=== Activity ===
Transcribe the data below exactly, but only from the line containing "phylum: Chordata" through its final line, both included.

# # # # # # #

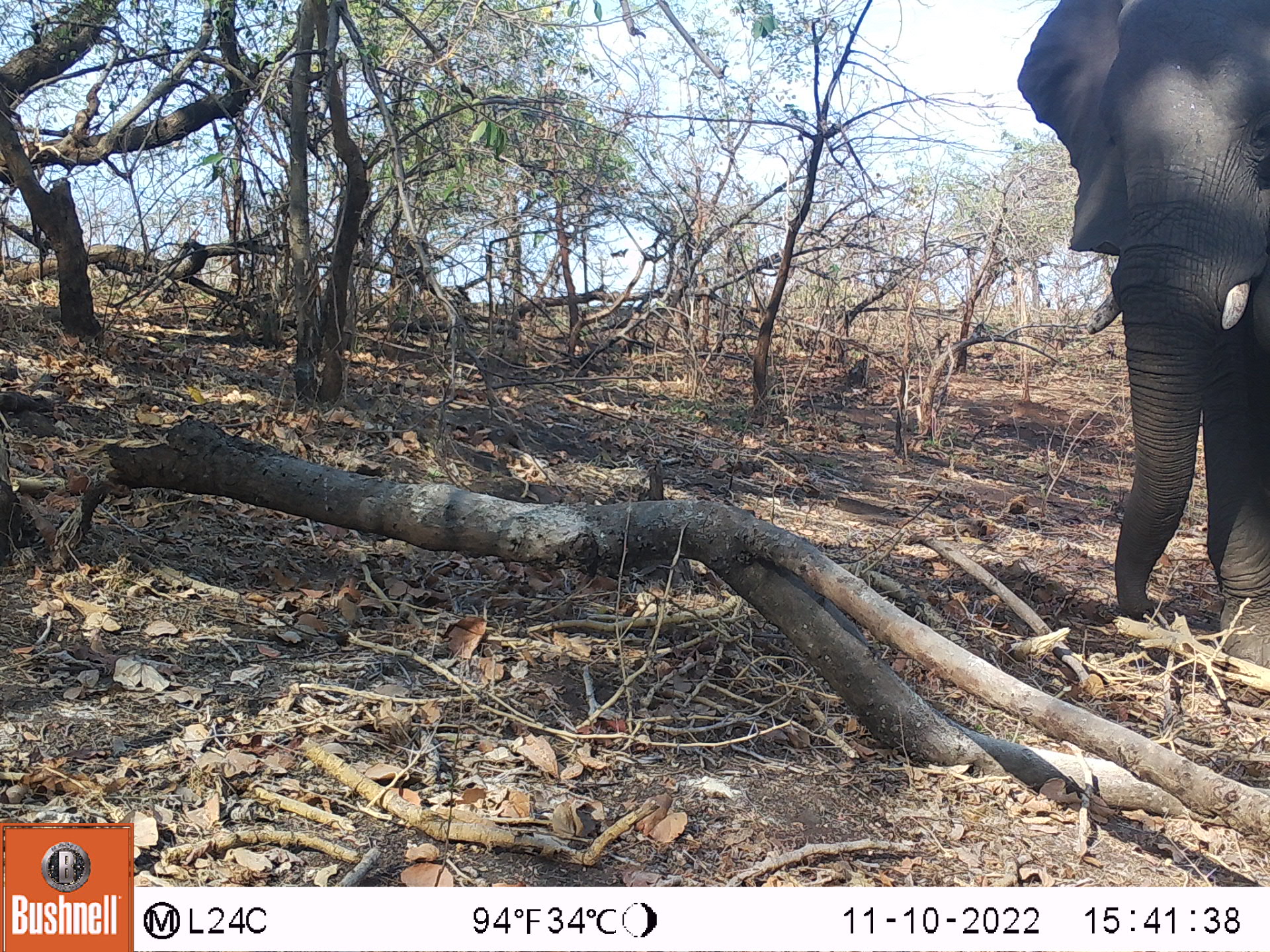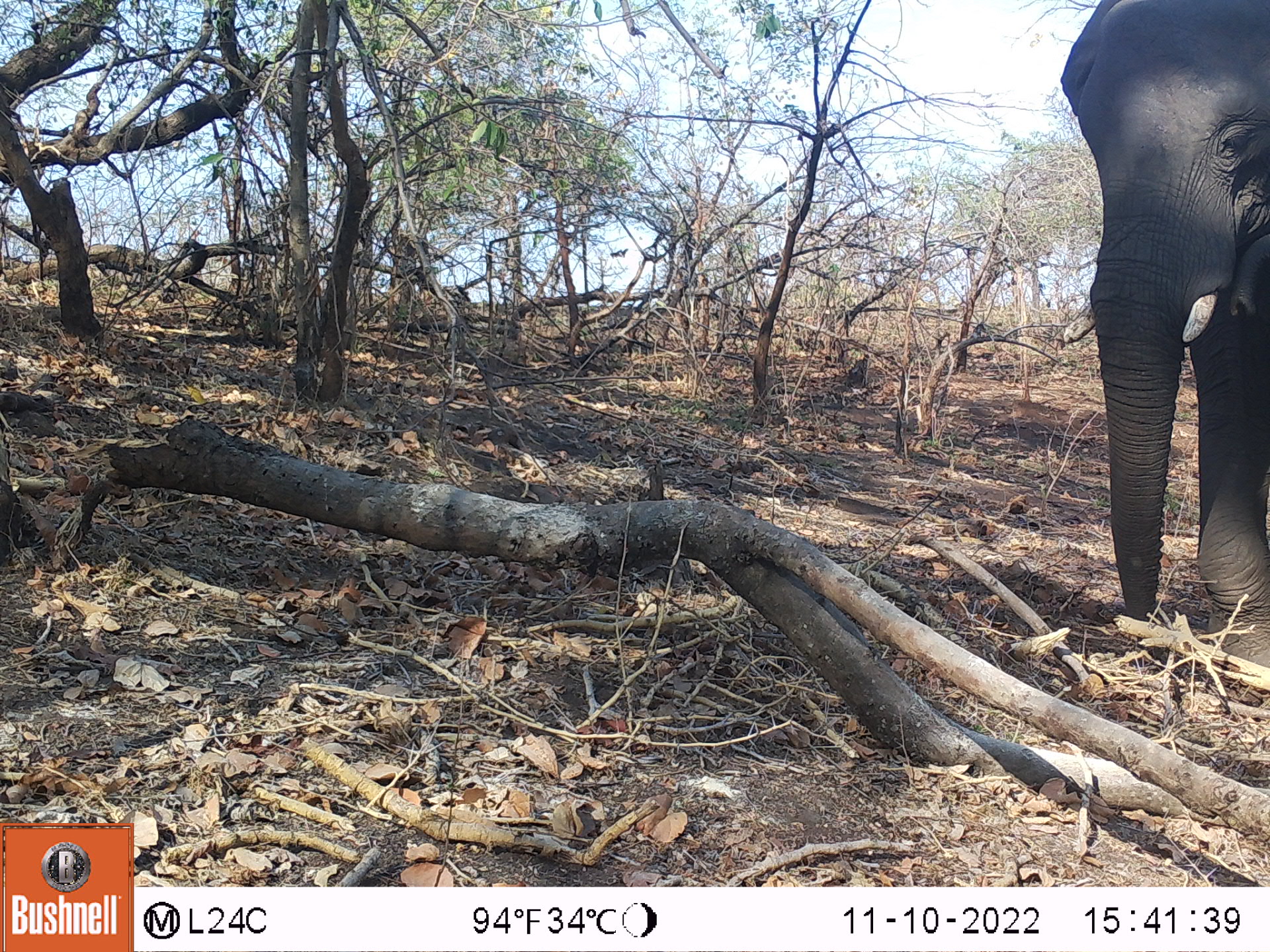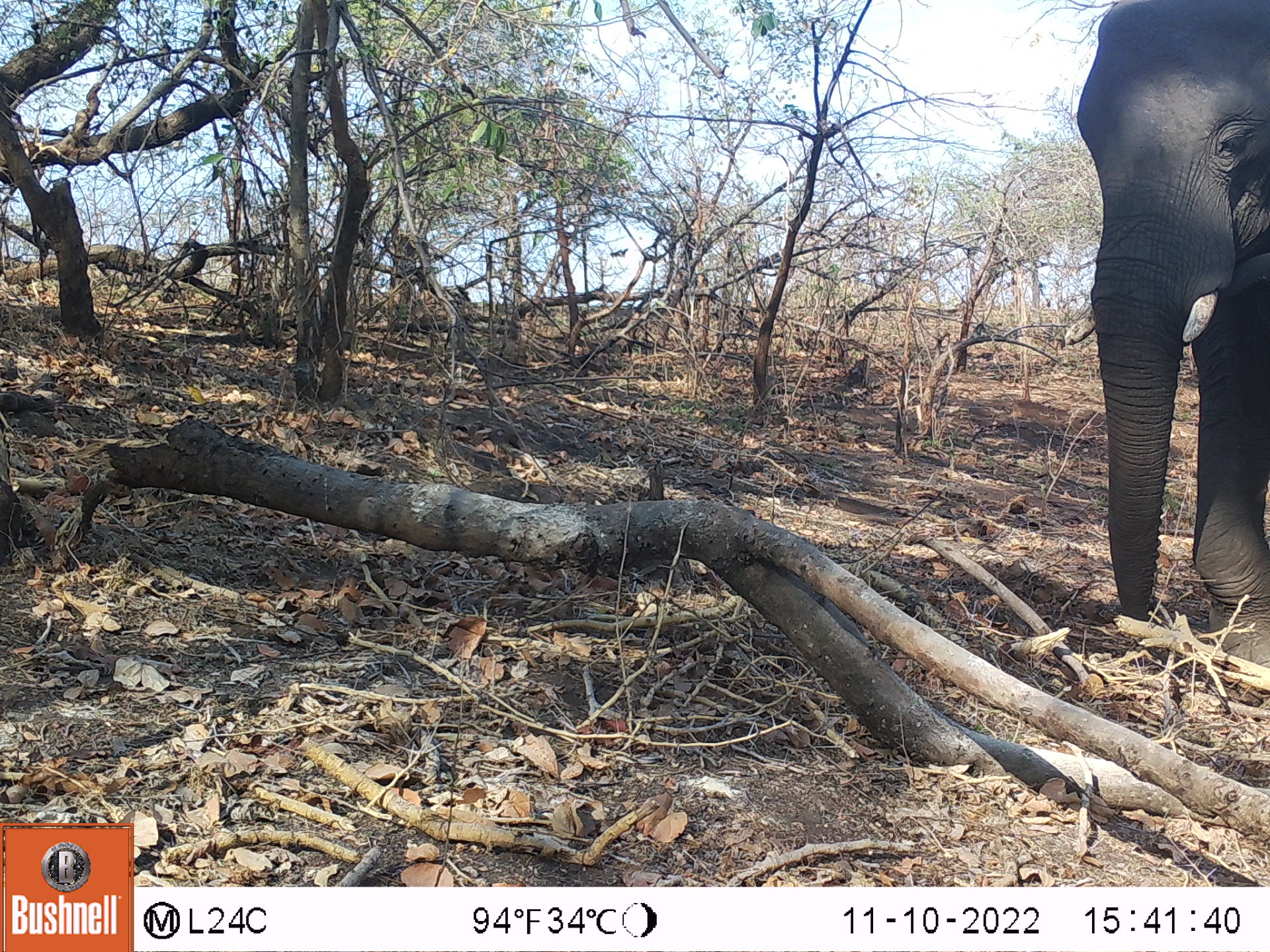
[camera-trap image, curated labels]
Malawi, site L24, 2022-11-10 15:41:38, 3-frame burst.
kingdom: Animalia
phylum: Chordata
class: Mammalia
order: Proboscidea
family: Elephantidae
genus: Loxodonta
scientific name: Loxodonta africana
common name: african savanna elephant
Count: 1.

# # # # # # #

=== Answer box ===
phylum: Chordata
class: Mammalia
order: Proboscidea
family: Elephantidae
genus: Loxodonta
scientific name: Loxodonta africana
common name: african savanna elephant
Count: 1.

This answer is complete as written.